[START Article]

This setup is based on Debian wheezy (testing at this point). To install testing, grab the latest debian installer business card image from here:

wget http://cdimage.debian.org/cdimage/daily-builds/daily/arch-latest/amd64/iso-cd/debian-testing-amd64-businesscard.iso

Then create a disk image for qemu to use as its harddisk, create a sparse 3000mb file with dd:

dd if=/dev/zero of=disk.img bs=1 count=1 seek=3000MiB

Using the debian installer to setup the system is preferable in comparison to creating a rootfs with debootstrap as the xen hypervisor wants to be booted by grub. Qemu does not yet support booting the xen hypervisor straight way as it can boot a linux kernel with the -kernel option. Grub installation and partitioning is most easily done by just using d-i.

To automate the installation I'm using the following preseed file:

d-i debian-installer/locale string en_US
d-i console-keymaps-at/keymap select us
d-i keyboard-configuration/xkb-keymap select us
d-i netcfg/choose_interface select auto
d-i netcfg/get_hostname string debian
d-i netcfg/get_domain string 
d-i mirror/country string manual
d-i mirror/http/hostname string 10.0.2.2:3142
d-i mirror/http/directory string /ftp.de.debian.org/debian
d-i mirror/suite string wheezy
d-i mirror/udeb/suite string wheezy
d-i passwd/root-login boolean true
d-i passwd/make-user boolean false
d-i passwd/root-password password root
d-i passwd/root-password-again password root
d-i clock-setup/utc boolean true
d-i time/zone string UTC
d-i clock-setup/ntp boolean true
d-i partman-auto/method string regular
d-i partman-auto/choose_recipe select atomic
d-i partman-partitioning/confirm_write_new_label boolean true
d-i partman/choose_partition select finish
d-i partman/confirm boolean true
d-i partman/confirm_nooverwrite boolean true
d-i base-installer/install-recommends boolean false
d-i base-installer/kernel/image select none
tasksel tasksel/first multiselect 
d-i pkgsel/include string xen-linux-system-amd64 xen-tools xen-utils
d-i finish-install/reboot_in_progress note

It answers all questions for debconf so that no user input is needed. It will tell d-i to use the apt-cacher setup on the qemu host (10.0.2.2 is the default ip address of the host from inside qemu when using usermode networking), will install wheezy, will set the root password to "root", will only create a single partition for / on the virtual harddrive, will not install recommends and not install the "standard" tasksel target but will install the xen hypervisor and some xen tools. I uploaded the file to http://mister-muffin.de/debian/preseed3.txt

To make qemu use virtualization features of the host cpu, one only needs to install the qemu-kvm package.

[END Article]
[START Dataset excerpts]

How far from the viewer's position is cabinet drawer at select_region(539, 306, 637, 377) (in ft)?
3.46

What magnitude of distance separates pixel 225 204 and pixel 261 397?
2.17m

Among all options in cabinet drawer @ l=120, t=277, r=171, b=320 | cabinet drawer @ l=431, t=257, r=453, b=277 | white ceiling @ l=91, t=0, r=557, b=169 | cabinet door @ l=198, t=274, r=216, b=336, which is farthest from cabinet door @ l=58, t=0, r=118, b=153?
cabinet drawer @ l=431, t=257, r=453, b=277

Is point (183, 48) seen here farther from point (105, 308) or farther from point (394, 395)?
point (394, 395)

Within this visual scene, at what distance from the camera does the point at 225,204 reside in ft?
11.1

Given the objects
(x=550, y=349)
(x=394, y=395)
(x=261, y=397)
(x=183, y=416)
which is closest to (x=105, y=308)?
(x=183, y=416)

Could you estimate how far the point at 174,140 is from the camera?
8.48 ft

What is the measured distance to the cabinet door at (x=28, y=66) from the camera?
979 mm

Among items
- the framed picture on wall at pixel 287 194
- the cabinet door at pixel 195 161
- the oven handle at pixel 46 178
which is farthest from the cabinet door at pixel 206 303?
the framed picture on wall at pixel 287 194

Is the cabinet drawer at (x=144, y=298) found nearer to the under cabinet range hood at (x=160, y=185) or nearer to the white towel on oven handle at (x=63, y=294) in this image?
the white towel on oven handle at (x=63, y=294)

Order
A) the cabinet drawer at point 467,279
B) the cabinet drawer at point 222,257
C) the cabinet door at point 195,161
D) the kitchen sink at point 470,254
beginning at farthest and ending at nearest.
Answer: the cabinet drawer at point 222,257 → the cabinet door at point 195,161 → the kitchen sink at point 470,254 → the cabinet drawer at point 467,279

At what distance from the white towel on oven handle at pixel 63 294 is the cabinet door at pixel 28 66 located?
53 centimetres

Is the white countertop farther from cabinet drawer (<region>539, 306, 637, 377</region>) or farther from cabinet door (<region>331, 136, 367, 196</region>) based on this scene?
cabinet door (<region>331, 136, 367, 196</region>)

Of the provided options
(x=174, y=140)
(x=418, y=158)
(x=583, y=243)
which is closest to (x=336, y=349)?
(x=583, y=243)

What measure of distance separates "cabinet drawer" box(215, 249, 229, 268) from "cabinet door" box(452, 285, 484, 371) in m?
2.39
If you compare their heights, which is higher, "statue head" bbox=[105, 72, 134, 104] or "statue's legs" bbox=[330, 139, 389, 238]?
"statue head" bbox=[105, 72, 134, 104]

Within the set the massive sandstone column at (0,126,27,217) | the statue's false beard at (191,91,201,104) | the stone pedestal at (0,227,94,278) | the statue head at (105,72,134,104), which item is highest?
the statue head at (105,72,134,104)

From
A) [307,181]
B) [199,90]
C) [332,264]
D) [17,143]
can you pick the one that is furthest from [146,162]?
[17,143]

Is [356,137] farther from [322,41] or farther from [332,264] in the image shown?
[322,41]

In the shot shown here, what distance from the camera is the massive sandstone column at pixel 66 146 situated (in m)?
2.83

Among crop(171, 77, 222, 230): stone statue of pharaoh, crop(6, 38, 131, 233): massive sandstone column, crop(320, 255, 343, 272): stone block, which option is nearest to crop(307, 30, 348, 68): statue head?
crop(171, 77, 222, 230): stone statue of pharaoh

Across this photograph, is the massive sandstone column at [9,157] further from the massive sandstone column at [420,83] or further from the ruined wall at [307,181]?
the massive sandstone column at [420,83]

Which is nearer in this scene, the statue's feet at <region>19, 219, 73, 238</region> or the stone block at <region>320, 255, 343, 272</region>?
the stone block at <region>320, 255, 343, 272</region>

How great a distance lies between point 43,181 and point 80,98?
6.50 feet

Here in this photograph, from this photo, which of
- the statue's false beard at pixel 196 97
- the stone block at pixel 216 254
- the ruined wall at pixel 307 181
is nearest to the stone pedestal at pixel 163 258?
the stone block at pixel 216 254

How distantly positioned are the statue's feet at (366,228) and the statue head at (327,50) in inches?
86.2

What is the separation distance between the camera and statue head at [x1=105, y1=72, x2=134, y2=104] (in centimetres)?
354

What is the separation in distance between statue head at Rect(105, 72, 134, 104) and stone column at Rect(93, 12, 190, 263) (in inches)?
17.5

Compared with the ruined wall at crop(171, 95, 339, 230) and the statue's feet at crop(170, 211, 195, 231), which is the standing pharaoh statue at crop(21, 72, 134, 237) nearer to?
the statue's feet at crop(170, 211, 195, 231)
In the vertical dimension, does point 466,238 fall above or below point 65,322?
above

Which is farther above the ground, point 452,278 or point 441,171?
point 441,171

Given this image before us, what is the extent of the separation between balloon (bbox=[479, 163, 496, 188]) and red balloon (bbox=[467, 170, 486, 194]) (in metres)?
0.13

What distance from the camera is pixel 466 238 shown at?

[END Dataset excerpts]

Work instructions -
- 1) Return each line of the entries containing the string "towel", with case counting.
- 2) Carry the Xen setup guide forward from its last sentence.
The Xen setup guide and the entries come from unrelated sources.

Answers by task -
- 1)
Is the cabinet drawer at (x=144, y=298) found nearer to the under cabinet range hood at (x=160, y=185) or nearer to the white towel on oven handle at (x=63, y=294) in this image?
the white towel on oven handle at (x=63, y=294)
At what distance from the white towel on oven handle at pixel 63 294 is the cabinet door at pixel 28 66 located?

- 2)
apt-get install qemu-kvm

From that point on, qemu will automagically use kvm. The speedup gained is tremendous. Instead of taking 13 minutes to boot my xen dom0 (ridiculous) the machine would boot up in only 3 minutes (workable).

Now start qemu, giving it disk.img as the harddisk and debian-testing-amd64-businesscard.iso as the boot medium in the cd drive.

qemu-system-x86_64 -m 1024 -hda disk.img -cdrom

debian-testing-amd64-businesscard.iso

The isolinux boot menu will pop up. Choose "Advanced options" and then select "Automated install" and press [TAB] to edit the boot commandline. Append the preseed url for debconf like this to the end:

preseed/url=http://mister-muffin.de/debian/preseed3.txt

After hitting enter the system will install by itself. After it is done it will automatically reboot into debian. The hypervisor will not boot by default (bug#603832) so change the grub priority from inside the virtual machine by doing:

mv /etc/grub.d/10_linux /etc/grub.d/21_linux
update-grub

You also do not want to continue using qemu in graphical mode but want to connect to the virtual machine via serial. To do so, let a tty spawn on the serial line in inittab:

echo "T0:23:respawn:/sbin/getty -L ttyS0 9600 vt100" >> /etc/inittab

In comparison to the graphical SDL display, the advantages are easy copy and paste, using the same keyboard layout as the host, screensaver is not deactivated, proper console font, terminal, window manager integration, no grabbing and ungrabbing and working system bell.

To also get qemu, kernel and init output on serial add the following options to /etc/default/grub:

GRUB_CMDLINE_LINUX="console=ttyS0"
GRUB_TERMINAL=serial

And run update-grub again.

Now qemu can be started like this:

qemu-system-x86_64 -m 1024 -hda disk.img -nographic

It will automatically boot the xen hypervisor and attach a tty to serial when the boot is finished.

Once it is, configure xen. Activate bridged networking by uncommenting the following line in the xen config:

(network-script network-bridge)

For bridging to work, xen will need the brctl utility of the bridge-utils package (bug#648816).

apt-get install bridge-utils

Since the debian mirror is still the same as during installation, the apt-cacher setup from back then will still be used which makes installation of additional packages extremely fast.

There are then several ways to create a new domu. The easiest one is to just call:

xen-create-image --hostname=vm01 --dir=/root --dhcp --noswap --size=400Mb

This command will first run debootstrap and then configure the result of it. Since the debian mirror of the host system is chosen as the default, debootstrap will run reasonably fast.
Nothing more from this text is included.